Coder Social home page Coder Social logo

"Error while generating embeddings: runtime error: loading model failed: specified file not found in archive" Huggingface /settings endpoint about meilisearch HOT 10 OPEN

emraza1ai avatar emraza1ai commented on June 16, 2024
"Error while generating embeddings: runtime error: loading model failed: specified file not found in archive" Huggingface /settings endpoint

from meilisearch.

Comments (10)

sanders41 avatar sanders41 commented on June 16, 2024

The issue may be that a BERT model is required, I don't think is BAAI/bge-m3 BERT? Have you tried BERT models and still get the same error?

https://www.meilisearch.com/docs/learn/experimental/vector_search#generate-auto-embeddings-with-huggingface

from meilisearch.

emraza1ai avatar emraza1ai commented on June 16, 2024

You are right. BAAI/bge-m3 is based on XLM-Roberta not BERT.
But I have tried avsolatorio/GIST-all-MiniLM-L6-v2 which is based on BERT to no avail:

uid=73 index_uid='meeting_actions' status='failed' type='settingsUpdate' details={'embedders': {'default': {'source': 'huggingFace', 'model': 'avsolatorio/GIST-all-MiniLM-L6-v2'}}} error={'message': 'internal: Error while generating embeddings: runtime error: loading model failed: specified file not found in archive.', 'code': 'internal', 'type': 'internal', 'link': 'https://docs.meilisearch.com/errors#internal'} canceled_by=None duration='PT23.760405S' enqueued_at=datetime.datetime(2024, 2, 10, 14, 34, 31, 113366) started_at=datetime.datetime(2024, 2, 10, 14, 34, 31, 115745) finished_at=datetime.datetime(2024, 2, 10, 14, 34, 54, 876150)

--------

- WRITTEN REQUEST 1:
Pick out every line of the rows that contains the word "lupine".
The forum thread and the rows come from unrelated sources.

--------

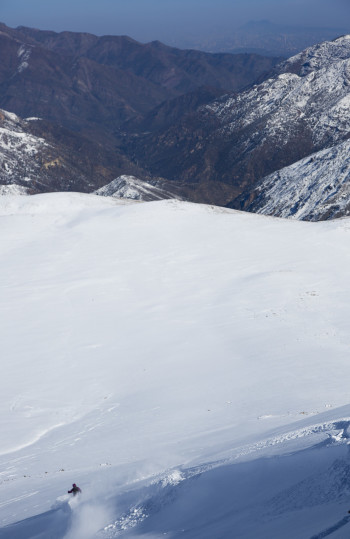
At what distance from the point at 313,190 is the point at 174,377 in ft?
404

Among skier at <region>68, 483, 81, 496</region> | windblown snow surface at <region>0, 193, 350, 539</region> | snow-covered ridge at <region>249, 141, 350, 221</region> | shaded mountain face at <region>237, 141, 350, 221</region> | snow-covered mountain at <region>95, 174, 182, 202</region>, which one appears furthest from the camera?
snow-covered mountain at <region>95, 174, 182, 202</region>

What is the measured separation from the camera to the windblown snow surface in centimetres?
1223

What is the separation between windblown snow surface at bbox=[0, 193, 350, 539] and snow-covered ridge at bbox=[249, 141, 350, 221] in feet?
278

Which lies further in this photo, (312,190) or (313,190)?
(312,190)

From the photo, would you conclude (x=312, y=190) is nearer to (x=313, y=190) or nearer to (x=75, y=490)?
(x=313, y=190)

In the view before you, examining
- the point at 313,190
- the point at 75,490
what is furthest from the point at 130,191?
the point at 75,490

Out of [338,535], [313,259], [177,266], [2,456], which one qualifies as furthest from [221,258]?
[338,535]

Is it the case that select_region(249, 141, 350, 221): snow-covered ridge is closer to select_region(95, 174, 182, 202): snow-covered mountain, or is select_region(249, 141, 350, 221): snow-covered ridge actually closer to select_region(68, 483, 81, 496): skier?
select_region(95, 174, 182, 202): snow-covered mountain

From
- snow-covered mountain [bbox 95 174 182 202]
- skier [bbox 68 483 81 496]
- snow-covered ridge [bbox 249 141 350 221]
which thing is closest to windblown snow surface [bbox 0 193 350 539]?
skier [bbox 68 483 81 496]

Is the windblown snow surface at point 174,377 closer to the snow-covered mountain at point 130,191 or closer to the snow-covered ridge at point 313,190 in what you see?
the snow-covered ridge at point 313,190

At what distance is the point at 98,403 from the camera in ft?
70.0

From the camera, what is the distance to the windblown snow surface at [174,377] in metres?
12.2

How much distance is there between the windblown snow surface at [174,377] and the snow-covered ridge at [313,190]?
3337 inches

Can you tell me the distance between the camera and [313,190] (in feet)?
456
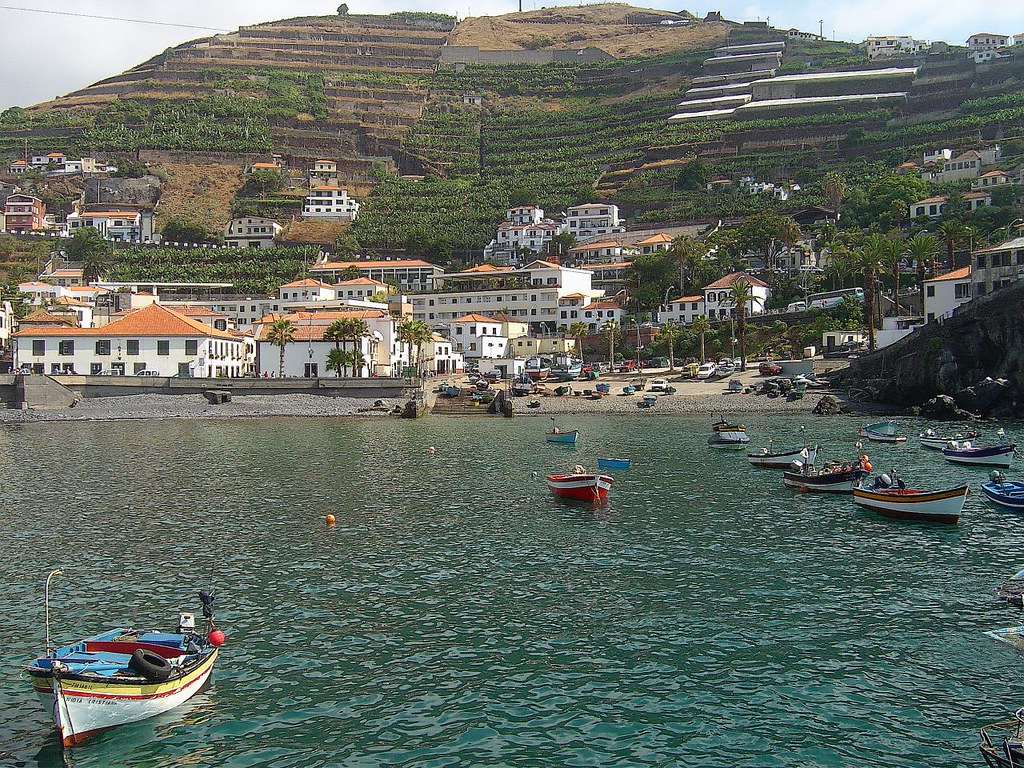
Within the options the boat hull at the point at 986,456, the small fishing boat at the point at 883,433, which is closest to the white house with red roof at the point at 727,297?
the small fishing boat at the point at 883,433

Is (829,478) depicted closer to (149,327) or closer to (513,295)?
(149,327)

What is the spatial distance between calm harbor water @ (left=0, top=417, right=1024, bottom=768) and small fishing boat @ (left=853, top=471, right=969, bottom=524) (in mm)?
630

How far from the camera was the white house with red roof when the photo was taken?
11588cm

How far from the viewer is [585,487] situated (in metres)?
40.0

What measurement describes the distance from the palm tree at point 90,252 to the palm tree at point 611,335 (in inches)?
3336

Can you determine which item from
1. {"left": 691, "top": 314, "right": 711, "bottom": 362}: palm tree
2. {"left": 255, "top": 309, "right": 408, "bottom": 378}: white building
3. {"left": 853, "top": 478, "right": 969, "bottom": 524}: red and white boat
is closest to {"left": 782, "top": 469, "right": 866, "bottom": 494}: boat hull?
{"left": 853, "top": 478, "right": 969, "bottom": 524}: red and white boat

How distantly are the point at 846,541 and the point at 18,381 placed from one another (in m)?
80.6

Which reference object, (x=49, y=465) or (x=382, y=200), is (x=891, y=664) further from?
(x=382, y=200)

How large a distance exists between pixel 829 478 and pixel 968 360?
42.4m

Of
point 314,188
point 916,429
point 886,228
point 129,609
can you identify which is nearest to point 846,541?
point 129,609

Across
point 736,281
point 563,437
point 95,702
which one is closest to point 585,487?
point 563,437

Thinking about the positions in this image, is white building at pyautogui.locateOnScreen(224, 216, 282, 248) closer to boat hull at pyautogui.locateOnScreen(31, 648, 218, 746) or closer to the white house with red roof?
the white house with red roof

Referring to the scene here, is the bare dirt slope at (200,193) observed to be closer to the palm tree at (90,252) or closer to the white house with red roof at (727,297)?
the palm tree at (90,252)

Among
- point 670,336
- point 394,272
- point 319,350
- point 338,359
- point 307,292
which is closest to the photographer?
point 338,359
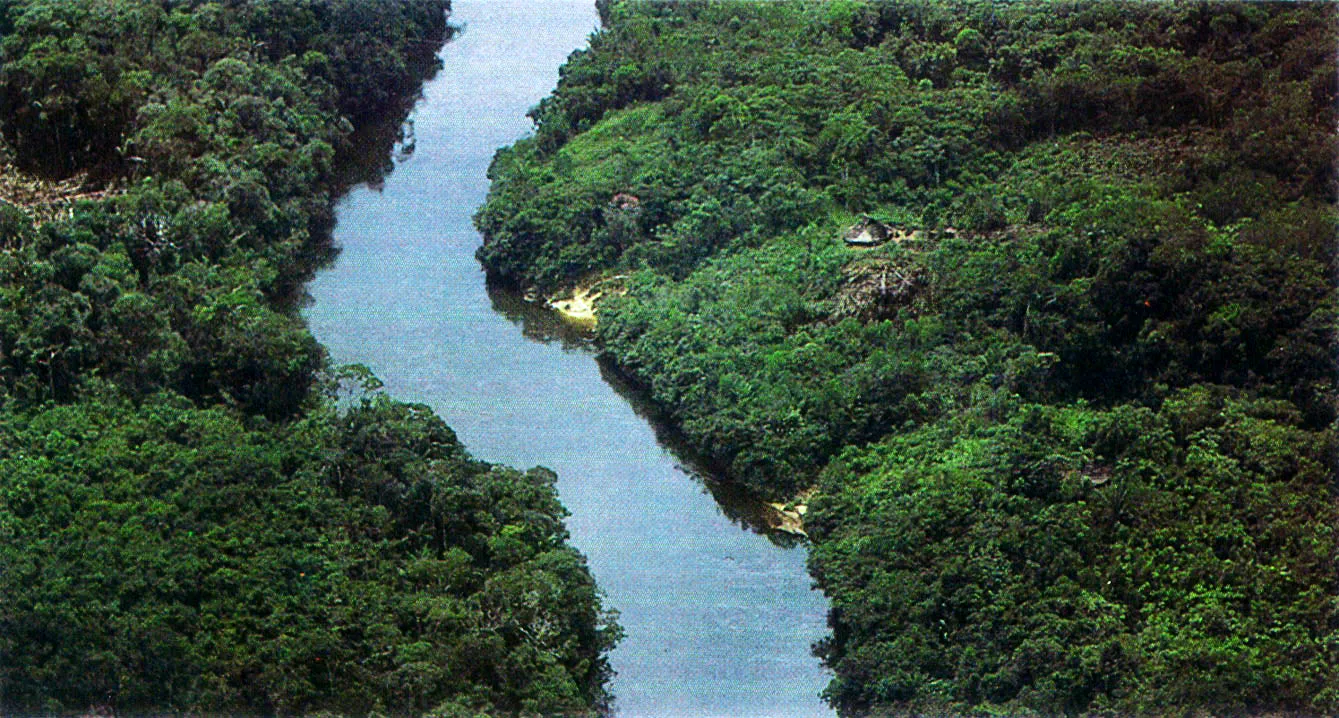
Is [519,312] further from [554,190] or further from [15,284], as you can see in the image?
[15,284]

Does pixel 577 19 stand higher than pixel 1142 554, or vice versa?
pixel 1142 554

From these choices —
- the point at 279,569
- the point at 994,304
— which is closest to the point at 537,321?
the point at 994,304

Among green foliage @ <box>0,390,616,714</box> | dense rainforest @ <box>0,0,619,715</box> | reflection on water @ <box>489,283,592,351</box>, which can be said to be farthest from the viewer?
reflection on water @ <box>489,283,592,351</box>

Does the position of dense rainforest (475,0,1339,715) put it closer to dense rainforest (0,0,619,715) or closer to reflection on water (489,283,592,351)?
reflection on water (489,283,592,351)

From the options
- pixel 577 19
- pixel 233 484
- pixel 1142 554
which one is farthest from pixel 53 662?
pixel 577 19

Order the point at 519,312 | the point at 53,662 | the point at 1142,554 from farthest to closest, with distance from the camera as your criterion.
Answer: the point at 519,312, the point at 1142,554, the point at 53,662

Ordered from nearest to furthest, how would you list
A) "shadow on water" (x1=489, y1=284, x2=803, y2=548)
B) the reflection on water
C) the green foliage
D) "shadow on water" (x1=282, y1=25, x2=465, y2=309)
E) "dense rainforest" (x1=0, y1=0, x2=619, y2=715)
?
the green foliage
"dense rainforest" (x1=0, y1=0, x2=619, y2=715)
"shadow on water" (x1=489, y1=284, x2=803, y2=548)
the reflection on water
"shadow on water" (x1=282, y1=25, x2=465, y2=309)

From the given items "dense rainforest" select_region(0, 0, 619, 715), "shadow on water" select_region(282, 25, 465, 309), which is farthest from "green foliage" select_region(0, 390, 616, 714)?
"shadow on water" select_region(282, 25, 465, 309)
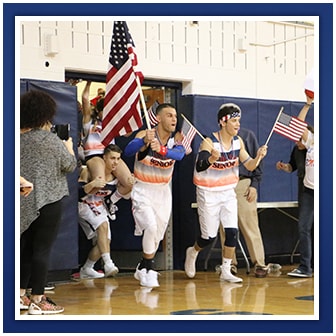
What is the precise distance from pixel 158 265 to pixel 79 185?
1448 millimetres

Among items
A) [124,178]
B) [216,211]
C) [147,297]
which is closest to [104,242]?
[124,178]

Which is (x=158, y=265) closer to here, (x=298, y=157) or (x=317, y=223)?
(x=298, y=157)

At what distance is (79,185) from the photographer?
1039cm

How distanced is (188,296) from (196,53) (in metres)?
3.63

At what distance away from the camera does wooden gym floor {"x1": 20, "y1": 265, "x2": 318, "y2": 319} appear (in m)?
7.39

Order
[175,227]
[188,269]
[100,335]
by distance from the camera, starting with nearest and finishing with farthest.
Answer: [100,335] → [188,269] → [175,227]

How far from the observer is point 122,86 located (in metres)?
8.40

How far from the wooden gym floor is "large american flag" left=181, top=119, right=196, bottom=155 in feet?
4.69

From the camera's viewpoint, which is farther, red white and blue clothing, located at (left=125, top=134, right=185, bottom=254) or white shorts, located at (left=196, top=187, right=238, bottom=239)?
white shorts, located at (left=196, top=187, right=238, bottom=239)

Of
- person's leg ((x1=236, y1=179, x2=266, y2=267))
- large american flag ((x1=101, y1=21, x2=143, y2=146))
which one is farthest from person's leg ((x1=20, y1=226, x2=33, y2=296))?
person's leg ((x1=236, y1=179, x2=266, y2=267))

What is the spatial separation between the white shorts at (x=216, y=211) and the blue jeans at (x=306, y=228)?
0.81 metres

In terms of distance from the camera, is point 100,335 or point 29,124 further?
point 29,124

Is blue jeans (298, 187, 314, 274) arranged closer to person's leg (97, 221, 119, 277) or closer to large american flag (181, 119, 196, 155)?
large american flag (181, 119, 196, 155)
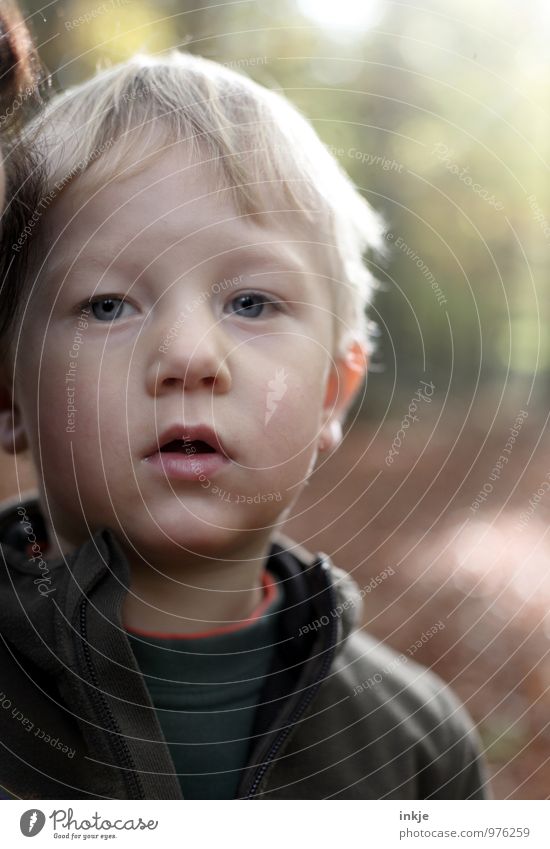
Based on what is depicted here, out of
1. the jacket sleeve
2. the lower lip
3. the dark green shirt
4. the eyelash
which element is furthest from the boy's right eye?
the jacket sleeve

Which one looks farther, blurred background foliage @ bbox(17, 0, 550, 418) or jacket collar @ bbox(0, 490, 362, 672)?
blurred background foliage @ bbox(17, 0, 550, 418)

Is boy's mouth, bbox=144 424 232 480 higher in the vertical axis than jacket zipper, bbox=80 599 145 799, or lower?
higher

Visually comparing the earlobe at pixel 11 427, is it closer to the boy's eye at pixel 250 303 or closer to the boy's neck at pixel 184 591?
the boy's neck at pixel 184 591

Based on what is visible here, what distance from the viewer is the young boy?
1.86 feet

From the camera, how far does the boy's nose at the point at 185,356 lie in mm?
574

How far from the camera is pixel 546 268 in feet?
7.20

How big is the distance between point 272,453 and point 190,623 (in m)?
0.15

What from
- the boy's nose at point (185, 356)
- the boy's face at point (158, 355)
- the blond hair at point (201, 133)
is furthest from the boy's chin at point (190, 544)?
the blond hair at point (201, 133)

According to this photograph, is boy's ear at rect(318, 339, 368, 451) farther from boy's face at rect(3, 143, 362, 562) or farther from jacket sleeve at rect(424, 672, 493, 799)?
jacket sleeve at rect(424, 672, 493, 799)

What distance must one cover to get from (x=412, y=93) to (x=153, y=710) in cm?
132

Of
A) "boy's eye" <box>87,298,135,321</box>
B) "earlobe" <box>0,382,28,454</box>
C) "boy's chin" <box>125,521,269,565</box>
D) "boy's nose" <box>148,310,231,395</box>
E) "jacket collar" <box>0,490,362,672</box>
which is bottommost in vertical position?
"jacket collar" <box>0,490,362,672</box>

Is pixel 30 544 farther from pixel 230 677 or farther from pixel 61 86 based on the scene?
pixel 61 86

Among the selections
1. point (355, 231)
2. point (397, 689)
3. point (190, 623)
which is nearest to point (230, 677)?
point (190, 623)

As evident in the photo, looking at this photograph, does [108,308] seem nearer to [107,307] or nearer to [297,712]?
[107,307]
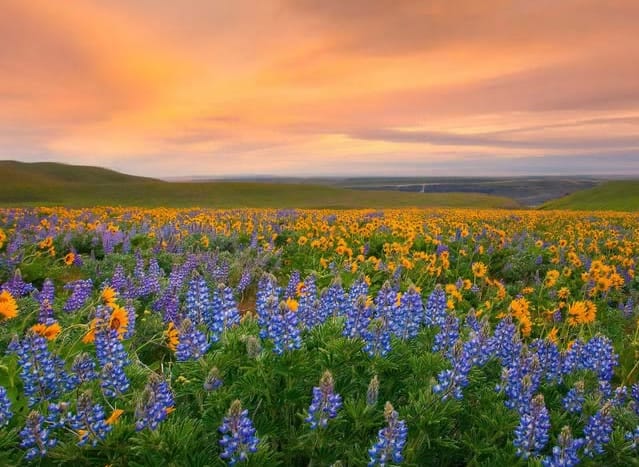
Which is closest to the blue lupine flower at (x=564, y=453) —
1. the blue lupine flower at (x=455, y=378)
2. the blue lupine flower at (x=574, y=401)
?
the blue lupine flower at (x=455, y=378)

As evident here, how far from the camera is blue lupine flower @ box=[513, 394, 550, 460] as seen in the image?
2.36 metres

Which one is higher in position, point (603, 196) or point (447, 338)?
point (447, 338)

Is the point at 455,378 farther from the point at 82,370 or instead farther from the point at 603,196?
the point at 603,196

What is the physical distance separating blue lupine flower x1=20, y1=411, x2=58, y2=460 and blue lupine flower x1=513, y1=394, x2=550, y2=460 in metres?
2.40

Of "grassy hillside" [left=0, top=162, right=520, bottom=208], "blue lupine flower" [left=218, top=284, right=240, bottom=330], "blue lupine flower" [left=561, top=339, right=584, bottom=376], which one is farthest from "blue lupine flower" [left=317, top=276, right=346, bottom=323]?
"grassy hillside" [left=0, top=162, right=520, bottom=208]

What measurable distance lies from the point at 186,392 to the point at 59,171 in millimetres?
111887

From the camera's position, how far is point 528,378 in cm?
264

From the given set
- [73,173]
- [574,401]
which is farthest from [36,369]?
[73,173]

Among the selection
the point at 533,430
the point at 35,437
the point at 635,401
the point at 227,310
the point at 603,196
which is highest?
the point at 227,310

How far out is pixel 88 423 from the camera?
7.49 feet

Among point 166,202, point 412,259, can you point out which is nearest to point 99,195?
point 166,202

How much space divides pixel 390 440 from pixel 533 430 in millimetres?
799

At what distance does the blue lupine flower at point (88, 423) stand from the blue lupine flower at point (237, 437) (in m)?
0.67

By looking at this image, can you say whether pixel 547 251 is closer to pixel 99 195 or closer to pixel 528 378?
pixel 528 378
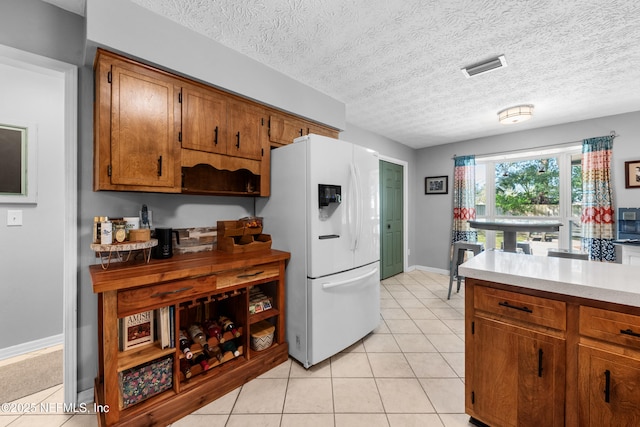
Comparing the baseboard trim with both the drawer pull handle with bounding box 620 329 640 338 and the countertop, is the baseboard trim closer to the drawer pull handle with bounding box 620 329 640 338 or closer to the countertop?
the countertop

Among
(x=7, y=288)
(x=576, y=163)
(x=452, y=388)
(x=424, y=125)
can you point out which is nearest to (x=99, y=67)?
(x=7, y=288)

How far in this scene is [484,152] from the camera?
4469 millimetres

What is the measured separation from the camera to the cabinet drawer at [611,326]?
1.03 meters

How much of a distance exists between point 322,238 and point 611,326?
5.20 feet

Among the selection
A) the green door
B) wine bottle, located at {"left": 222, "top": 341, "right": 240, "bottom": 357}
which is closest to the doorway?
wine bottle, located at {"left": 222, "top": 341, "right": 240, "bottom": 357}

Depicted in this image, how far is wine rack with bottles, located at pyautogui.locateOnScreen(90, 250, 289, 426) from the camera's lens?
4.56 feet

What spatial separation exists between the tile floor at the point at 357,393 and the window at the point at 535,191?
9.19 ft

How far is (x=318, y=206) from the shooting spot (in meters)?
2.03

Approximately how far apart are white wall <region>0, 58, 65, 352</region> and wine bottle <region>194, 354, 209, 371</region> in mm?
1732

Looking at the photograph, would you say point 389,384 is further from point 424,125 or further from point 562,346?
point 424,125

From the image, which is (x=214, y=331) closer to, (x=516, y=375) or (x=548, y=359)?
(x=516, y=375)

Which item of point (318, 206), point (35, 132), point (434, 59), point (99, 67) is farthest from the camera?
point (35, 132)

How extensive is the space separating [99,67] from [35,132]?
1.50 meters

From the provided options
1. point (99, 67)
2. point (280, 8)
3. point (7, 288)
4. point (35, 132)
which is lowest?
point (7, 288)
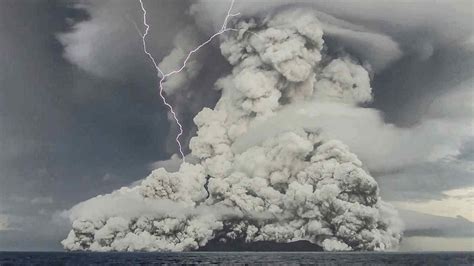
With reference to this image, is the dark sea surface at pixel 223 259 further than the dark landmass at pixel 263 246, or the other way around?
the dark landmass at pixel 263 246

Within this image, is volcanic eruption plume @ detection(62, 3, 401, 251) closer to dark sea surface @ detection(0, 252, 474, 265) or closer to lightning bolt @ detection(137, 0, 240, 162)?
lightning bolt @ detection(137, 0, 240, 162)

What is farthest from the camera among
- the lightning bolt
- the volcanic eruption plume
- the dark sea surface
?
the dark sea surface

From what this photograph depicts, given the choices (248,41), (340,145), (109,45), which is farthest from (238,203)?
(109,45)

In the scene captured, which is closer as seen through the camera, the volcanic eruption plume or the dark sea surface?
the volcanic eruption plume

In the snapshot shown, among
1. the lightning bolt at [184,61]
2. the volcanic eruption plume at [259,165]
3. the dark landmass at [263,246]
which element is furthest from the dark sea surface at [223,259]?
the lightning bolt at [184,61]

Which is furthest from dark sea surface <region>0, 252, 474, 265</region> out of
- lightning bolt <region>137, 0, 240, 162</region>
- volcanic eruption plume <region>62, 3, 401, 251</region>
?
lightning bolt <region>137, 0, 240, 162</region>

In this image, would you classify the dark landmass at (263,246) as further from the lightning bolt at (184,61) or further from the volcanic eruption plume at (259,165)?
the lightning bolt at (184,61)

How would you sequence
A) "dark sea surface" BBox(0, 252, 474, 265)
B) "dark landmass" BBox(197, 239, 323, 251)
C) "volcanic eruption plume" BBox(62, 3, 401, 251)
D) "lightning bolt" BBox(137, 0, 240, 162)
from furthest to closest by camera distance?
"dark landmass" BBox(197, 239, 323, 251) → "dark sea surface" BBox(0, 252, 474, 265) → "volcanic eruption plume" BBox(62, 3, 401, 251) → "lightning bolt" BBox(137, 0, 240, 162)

--------

- WRITTEN REQUEST 2:
Quote the forum thread from "Coder Social home" up to and including "Comments (10)".

- OUTPUT 1:
Which is closest to the blue lupine flower at (x=564, y=453) —
1. the blue lupine flower at (x=455, y=378)
2. the blue lupine flower at (x=574, y=401)
the blue lupine flower at (x=455, y=378)
As evident here, how far from the camera is blue lupine flower @ box=[513, 394, 550, 460] as seen in the image?
What is the physical distance separating blue lupine flower x1=20, y1=411, x2=58, y2=460 and blue lupine flower x1=513, y1=394, x2=550, y2=460 in metres?
Of "grassy hillside" [left=0, top=162, right=520, bottom=208], "blue lupine flower" [left=218, top=284, right=240, bottom=330], "blue lupine flower" [left=561, top=339, right=584, bottom=376], which one is farthest from "blue lupine flower" [left=317, top=276, right=346, bottom=323]?
At what distance does the blue lupine flower at point (88, 423) stand from the blue lupine flower at point (237, 437) (in m)?

- OUTPUT 2:
Coder Social home page Coder Social logo

"Error while generating embeddings: runtime error: loading model failed: specified file not found in archive" Huggingface /settings endpoint about meilisearch HOT 10 OPEN

emraza1ai avatar emraza1ai commented on June 16, 2024
"Error while generating embeddings: runtime error: loading model failed: specified file not found in archive" Huggingface /settings endpoint

from meilisearch.

Comments (10)